On ajoutera qu'alors qu'en droit français l'obligation faite au créancier saisissant d'introduire à peine de nullité une procédure en obtention d'un titre exécutoire dans un délai d'un mois à compter de la saisie procède des dispositions impératives du droit commun des voies d'exécution, lesquelles ont été étendues aux saisies de navires par la jurisprudence maritime, en Afrique centrale, cette formalité exigeante est prévue par l'article 125 du Code CEMAC de 2001, texte qui dispose que :

« A compter de la notification du procès-verbal de saisie conservatoire et à peine de caducité, le saisissant doit, dans un délai d'un mois, introduire une procédure ou accomplir les formalités nécessaires à l'obtention du titre exécutoire ».
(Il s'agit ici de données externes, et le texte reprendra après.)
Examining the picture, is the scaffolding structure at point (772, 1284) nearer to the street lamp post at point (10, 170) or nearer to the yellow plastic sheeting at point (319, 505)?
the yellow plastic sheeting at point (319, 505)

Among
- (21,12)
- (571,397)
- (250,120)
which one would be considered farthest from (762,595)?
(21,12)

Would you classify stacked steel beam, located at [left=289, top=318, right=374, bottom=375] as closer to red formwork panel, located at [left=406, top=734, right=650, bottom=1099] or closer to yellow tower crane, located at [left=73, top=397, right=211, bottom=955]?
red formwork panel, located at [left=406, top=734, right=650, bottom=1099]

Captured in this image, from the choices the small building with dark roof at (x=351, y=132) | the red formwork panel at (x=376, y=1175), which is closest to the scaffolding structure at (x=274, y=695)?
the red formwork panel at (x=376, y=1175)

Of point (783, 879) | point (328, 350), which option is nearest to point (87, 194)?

D'autre part, si en droit français la sanction de l'abus de droit en matière de saisie conservatoire de navire relève encore de la jurisprudence et non de la loi maritime, en Afrique centrale, il en va différemment. Car, l'article 126 du Code révisé en 2001, texte du reste repris dans la version de 2012 (art. 156), accorde à tout propriétaire de navire, qui aura obtenu la mainlevée ou la rétractation de la saisie, la faculté d'assigner le saisissant en réparation du préjudice subi du fait de l'immobilisation du navire, « s'il est avéré que la saisie était injustifiée ».

Pour terminer, notons que le nouveau Code CEMAC, dont l'adoption et l'entrée en vigueur sont vivement attendues, contient des dispositions mieux élaborées et plus complètes sur la saisie conservatoire et même sur la saisie-vente. En matière de saisie conservatoire, des dispositions inspirées de la Convention internationale de Genève de 1999 ont été incorporées dans le Code, de même que certaines solutions prétoriennes du droit français. Il s'agit des dispositions concernant les créances maritimes, dont la liste est plus complète dans la nouvelle Convention, et de la précision selon laquelle est assimilée à la créance maritime une créance partiellement maritime (art. 149). Mais, le Code communautaire s'est également enrichi des dispositions qui donnent compétence au juge des référés pour départager les parties litigantes lorsqu'elles ne parviennent pas à accorder leurs violons sur l'importance et la forme de la garantie à fournir pour libérer le navire saisi, étant précisé que, dans ce cas, le montant de la garantie ne peut excéder la valeur du navire (art. 146 § 2). Il est, par ailleurs, permis à la personne qui a constitué une garantie en libération du navire de demander, à tout moment au tribunal compétent, de réduire, modifier ou annuler cette garantie, notamment si elle rapporte la preuve que celle-ci était manifestement excessive au regard du montant réel de la créance ou n'était pas appropriée, ou était injustifiée parce que la créance était inexistante en réalité (art. 146 § 4). Enfin, parce que le juge du fond a plénitude de compétence sur le litige, le législateur communautaire a pris en compte la jurisprudence de la Cour de cassation française qui donne compétence à ce juge pour ordonner mainlevée de la saisie conservatoire de navire, précisément si à l'analyse il s'avise que la créance ayant motivé la saisie apparaît hypothétique ou infondée (art. 155 § 3), et même si cette mainlevée a été refusée par le juge qui a autorisé la saisie.